Unlike the official poverty measure which primarily accounts for the cost of food, the Real Cost Measure incorporates the costs of housing, food, health care, child care, transportation and other basic needs to determine what it really costs to live in California.
At the heart of the Real Cost Measure are household budgets. With our interactive tool, anyone in California can identify the minimum threshold a household needs to survive by selecting the county they live in and selecting the age numbers of everyone in their household. Household budgets are easy to understand as they speak to the realities families have to deal with every day: can I afford to make my housing payment next September as my children need school supplies and vaccinations? How can I take my infant for her check-up when I can't afford the cost of gasoline to drive 30 miles?
Read the Executive Summary, visualize hardships throughout California through Interactive Maps, and learn about Real Cost Budgets from United Way's of California.

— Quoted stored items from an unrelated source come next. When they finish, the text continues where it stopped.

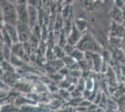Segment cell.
Masks as SVG:
<instances>
[{"instance_id":"6da1fadb","label":"cell","mask_w":125,"mask_h":112,"mask_svg":"<svg viewBox=\"0 0 125 112\" xmlns=\"http://www.w3.org/2000/svg\"><path fill=\"white\" fill-rule=\"evenodd\" d=\"M1 9L3 12V17L5 23H10V24H14L16 25L18 18H17V11H16V5L12 4L10 2L4 0L1 2Z\"/></svg>"},{"instance_id":"ba28073f","label":"cell","mask_w":125,"mask_h":112,"mask_svg":"<svg viewBox=\"0 0 125 112\" xmlns=\"http://www.w3.org/2000/svg\"><path fill=\"white\" fill-rule=\"evenodd\" d=\"M28 0H16L15 5H22V4H27Z\"/></svg>"},{"instance_id":"52a82bcc","label":"cell","mask_w":125,"mask_h":112,"mask_svg":"<svg viewBox=\"0 0 125 112\" xmlns=\"http://www.w3.org/2000/svg\"><path fill=\"white\" fill-rule=\"evenodd\" d=\"M5 25V21H4V17H3V12H2V9L0 6V30L4 27Z\"/></svg>"},{"instance_id":"3957f363","label":"cell","mask_w":125,"mask_h":112,"mask_svg":"<svg viewBox=\"0 0 125 112\" xmlns=\"http://www.w3.org/2000/svg\"><path fill=\"white\" fill-rule=\"evenodd\" d=\"M16 11H17V18L18 21L21 22H26L28 23V9H27V4H22V5H16Z\"/></svg>"},{"instance_id":"7a4b0ae2","label":"cell","mask_w":125,"mask_h":112,"mask_svg":"<svg viewBox=\"0 0 125 112\" xmlns=\"http://www.w3.org/2000/svg\"><path fill=\"white\" fill-rule=\"evenodd\" d=\"M16 28L18 32V37L20 42H26L30 39L32 36L31 27L26 22H21V21H17L16 23Z\"/></svg>"},{"instance_id":"277c9868","label":"cell","mask_w":125,"mask_h":112,"mask_svg":"<svg viewBox=\"0 0 125 112\" xmlns=\"http://www.w3.org/2000/svg\"><path fill=\"white\" fill-rule=\"evenodd\" d=\"M27 9H28V24L30 27L34 28L37 23V9L36 6H33L31 4H27Z\"/></svg>"},{"instance_id":"5b68a950","label":"cell","mask_w":125,"mask_h":112,"mask_svg":"<svg viewBox=\"0 0 125 112\" xmlns=\"http://www.w3.org/2000/svg\"><path fill=\"white\" fill-rule=\"evenodd\" d=\"M4 29H5L6 32L8 33V35L11 38L12 42L13 43L19 42V37H18V32H17L16 25H14V24H10V23H5Z\"/></svg>"},{"instance_id":"8992f818","label":"cell","mask_w":125,"mask_h":112,"mask_svg":"<svg viewBox=\"0 0 125 112\" xmlns=\"http://www.w3.org/2000/svg\"><path fill=\"white\" fill-rule=\"evenodd\" d=\"M113 19H114V21L116 22H118V23H120V22H122V19H123V14H122V12L119 10V9H115V10L113 11Z\"/></svg>"},{"instance_id":"30bf717a","label":"cell","mask_w":125,"mask_h":112,"mask_svg":"<svg viewBox=\"0 0 125 112\" xmlns=\"http://www.w3.org/2000/svg\"><path fill=\"white\" fill-rule=\"evenodd\" d=\"M124 25H125V24H124Z\"/></svg>"},{"instance_id":"9c48e42d","label":"cell","mask_w":125,"mask_h":112,"mask_svg":"<svg viewBox=\"0 0 125 112\" xmlns=\"http://www.w3.org/2000/svg\"><path fill=\"white\" fill-rule=\"evenodd\" d=\"M7 1L10 2V3H12V4H15V3H16V0H7Z\"/></svg>"}]
</instances>
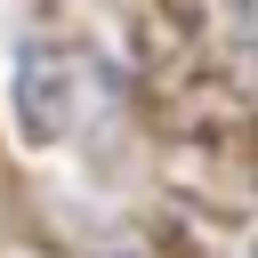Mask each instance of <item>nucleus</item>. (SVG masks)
Masks as SVG:
<instances>
[{
	"instance_id": "f257e3e1",
	"label": "nucleus",
	"mask_w": 258,
	"mask_h": 258,
	"mask_svg": "<svg viewBox=\"0 0 258 258\" xmlns=\"http://www.w3.org/2000/svg\"><path fill=\"white\" fill-rule=\"evenodd\" d=\"M250 40H258V0H250Z\"/></svg>"
}]
</instances>
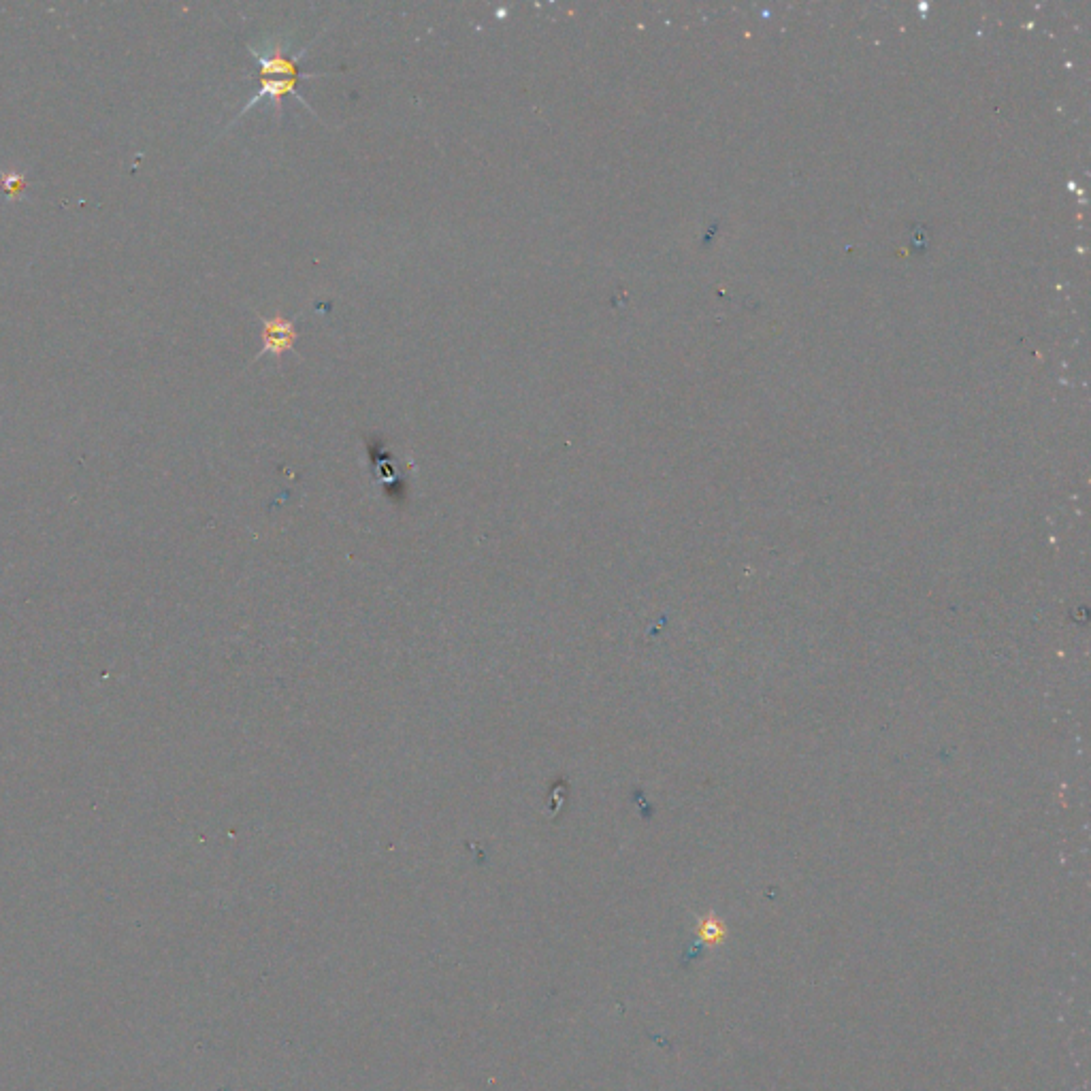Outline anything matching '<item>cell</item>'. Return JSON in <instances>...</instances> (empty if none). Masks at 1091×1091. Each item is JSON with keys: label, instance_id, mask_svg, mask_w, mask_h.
<instances>
[{"label": "cell", "instance_id": "obj_1", "mask_svg": "<svg viewBox=\"0 0 1091 1091\" xmlns=\"http://www.w3.org/2000/svg\"><path fill=\"white\" fill-rule=\"evenodd\" d=\"M316 41V39H314ZM314 41H309L301 52H295L290 54L288 50H284V47H273V50H256V47L250 45V52L252 56L258 60V67H260V88L258 92L252 96L250 103L243 105V109L237 113L239 120L243 113H248L252 107H256L260 101H271L273 105H280L282 99H286V96H295V99L307 107L309 111L314 113L316 111L309 107V103L303 99L301 92H299V84L301 79H316V77H331L335 73H322V71H316V73H301L299 71V60L305 58L309 47L314 45Z\"/></svg>", "mask_w": 1091, "mask_h": 1091}, {"label": "cell", "instance_id": "obj_2", "mask_svg": "<svg viewBox=\"0 0 1091 1091\" xmlns=\"http://www.w3.org/2000/svg\"><path fill=\"white\" fill-rule=\"evenodd\" d=\"M260 320H263V350L256 354L254 361L263 358L265 354L282 356L288 352H295L297 337H299L295 320H288L282 314L271 316V318H260Z\"/></svg>", "mask_w": 1091, "mask_h": 1091}, {"label": "cell", "instance_id": "obj_3", "mask_svg": "<svg viewBox=\"0 0 1091 1091\" xmlns=\"http://www.w3.org/2000/svg\"><path fill=\"white\" fill-rule=\"evenodd\" d=\"M699 936L712 944L721 942L725 938V925L719 919H706L702 921V927H699Z\"/></svg>", "mask_w": 1091, "mask_h": 1091}]
</instances>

Struggling to Stay Afloat: The Real Cost Measure in California 2018
Struggling to Stay Afloat: The Real Cost Measure is a statewide report outlining the financial challenges for working families. Unlike the official poverty measure which does not accurately account for local costs of living, the Real Cost Measure factors in the costs of housing, food, healthcare, childcare, transportation and other basic needs to determine what it really costs to live in California. Also discussed are the challenges facing specific households such as single mothers, households with young children, households of color and seniors.